Instructions:
• 1. From the blog post about scoring in Dan's assessment system, list every distinct score that is written as a fraction.
• 2. Copy the passage of the blog post about scoring in Dan's assessment system that lies between "Saturday, June 14, 2008" and "this system themselves.", inclusive.

Selected passage:
****************

Saturday, June 14, 2008

Applying Dan's assessment system, Part II - scoring

Note: A discussion of more general lessons learned while applying this assessment system is posted here. This entry is a dry, technical discussion of scoring and grade calculations, of interest only to teachers thinking of applying this system themselves.

Dan Meyer assesses students at least twice on every test item, scoring out of 4 each time. At the second round of assessment, he alters the possible points from 4 to 5. If a student scores a 4 on both rounds of assessment, she nets a 5. Otherwise, her highest score applies. Dan makes the second round of assessments a little harder than the first, so that a second 4 indicates greater skill than the first 4.

Altering the possible points from 4 to 5 entails that students who do not actually improve their performance from one assessment to the next automatically see their grade drop. For example, if a student scores a 3 on the first assessment, and then another 3 on the second, more demanding assessment of the same skill, the grade on that particular concept drops from a 3/4=75% to a 3/5=60% - from a solid C to a D-. This caused problems that almost made me abandon the system early last fall. For one, students got upset when their grade dropped without their knowledge having changed. Secondly, having grades drop after a progress report has been issued is not actually legal - or so I was told by my Department Head. An evening shortly after the first progress reports had been printed found us manually going through all the scores in the gradebook, altering the scores so that the grades would be the same as before, for example by changing 3/5 to 3.75/5, since that is equal to 3/4=75%.

Another problem with this system was that a scale from 0 to 4 seemed fairly coarse grained. Students who made a mistake significant enough not to merit a top score on the first assessment would be marked down by 25 percentage points, and if they did not improve markedly by the second assessment they would net a D-. Improvement from this D- would be possible only if they subsequently scored a perfect score. I first thought that the large number of skills and the repetition of assessments would lead to an adequate continuity of the total grading scale, that students might average a C by scoring perfectly on some skills and poorly on others. However, some students seemed, even when working hard, to be unable to ever score a 4. They'd always make some or other significant mistake, but not enough to make a D- seem appropriate. Now I am sure that in the mutual adjustment of quiz difficulty and scoring practice there is some wiggle room for making this work in a fair way, and I assume Dan Meyer has figured out a balance here. However, I ended up changing my grading scale.

****************

Input data:
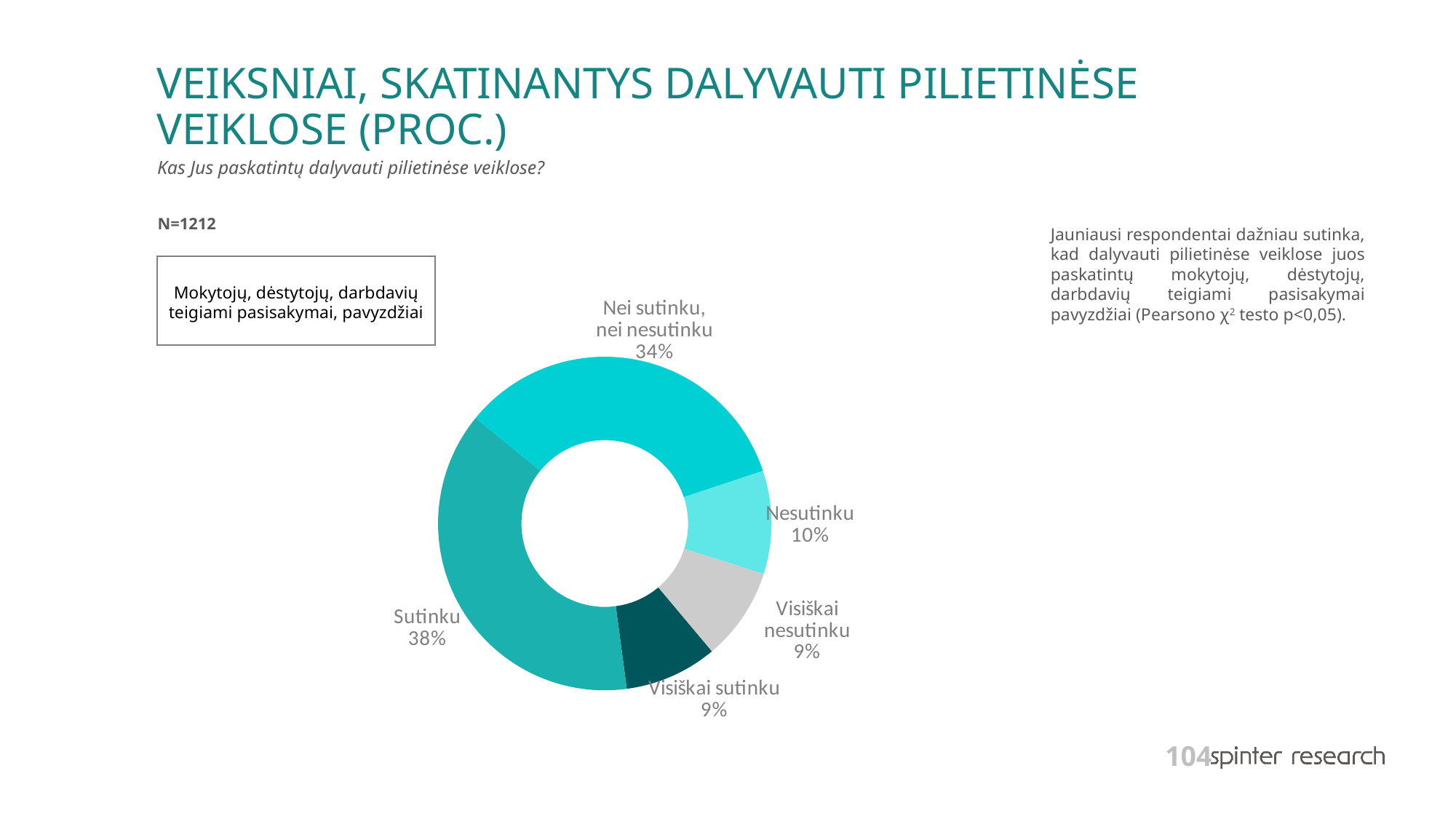
What is the sample size (N) stated on the slide? N=1212 What percentage of respondents answered "Visiškai nesutinku"? 9% What is the combined share of "Sutinku" and "Visiškai sutinku"? 47% Which response category has the largest share of the chart? Sutinku What percentage of respondents answered "Sutinku"? 38% What percentage of respondents answered "Nei sutinku, nei nesutinku"? 34% Which is larger: the share for "Nesutinku" or the share for "Visiškai nesutinku"? Nesutinku How many response categories are shown in the chart? 5 What percentage of respondents answered "Nesutinku"? 10% What kind of chart is shown on the slide? Doughnut chart What percentage of respondents answered "Visiškai sutinku"? 9% What is the difference in percentage points between "Sutinku" and "Nei sutinku, nei nesutinku"? 4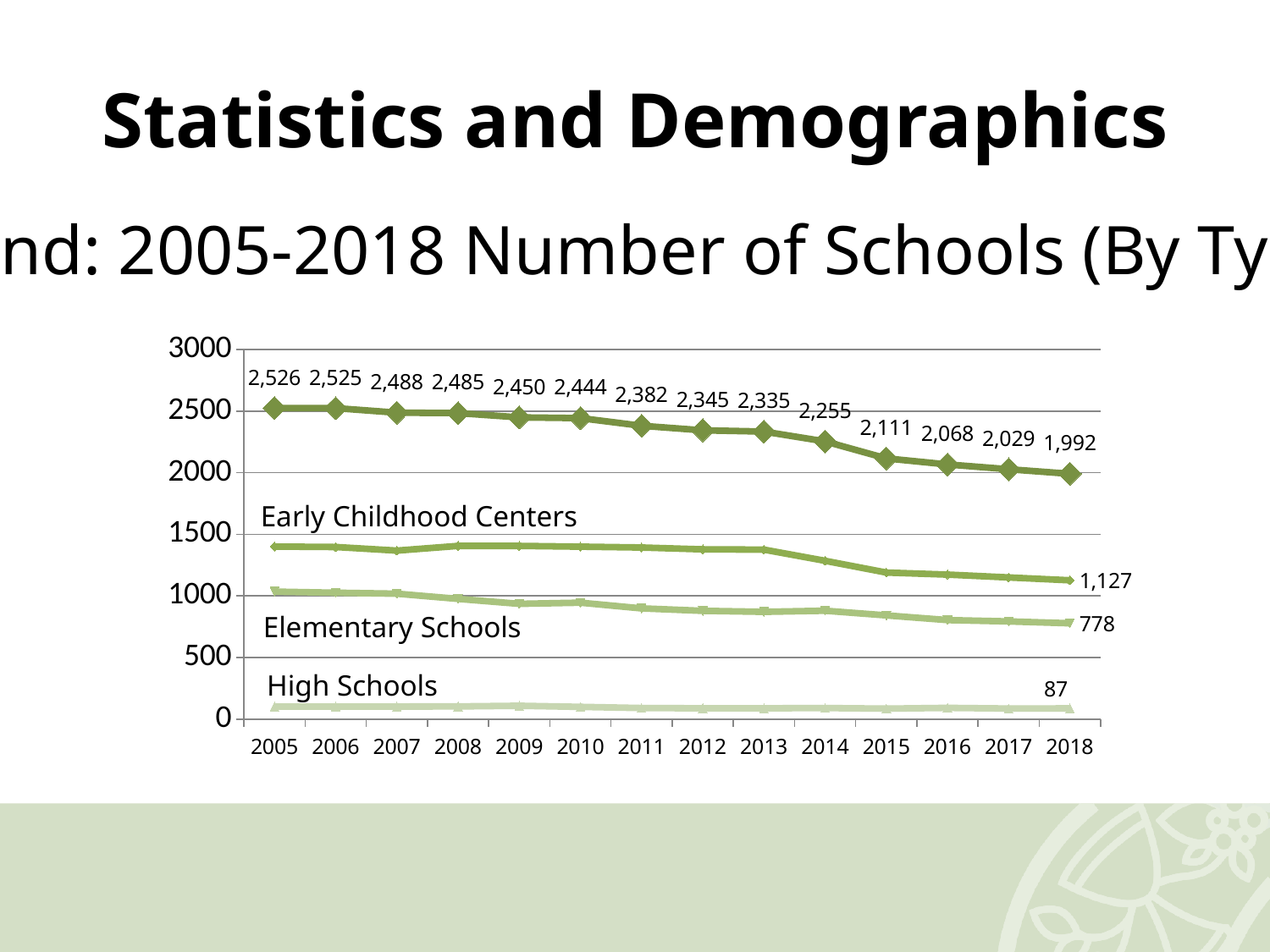
What is the value of the top line (with diamond markers) in 2005? 2,526 What is the value for High Schools in 2018? 87 What kind of chart is shown on the slide? line chart By how much did the top line (with diamond markers) decrease from 2005 to 2018? 534 What is the value for Elementary Schools in 2018? 778 In which year is the top line (with diamond markers) at its lowest value? 2018 Is the value for Early Childhood Centers in 2005 greater or less than 1500? less What is the difference in the top line (with diamond markers) between 2014 and 2015? 144 What is the value of the top line (with diamond markers) in 2018? 1,992 How many years are shown on the x axis? 14 Does the top line (with diamond markers) rise or fall from 2005 to 2018? fall What is the value for Early Childhood Centers in 2018? 1,127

****************

Solutions for each task:
• 1.
3/4
3/5
3.75/5

• 2.
Saturday, June 14, 2008

Applying Dan's assessment system, Part II - scoring

Note: A discussion of more general lessons learned while applying this assessment system is posted here. This entry is a dry, technical discussion of scoring and grade calculations, of interest only to teachers thinking of applying this system themselves.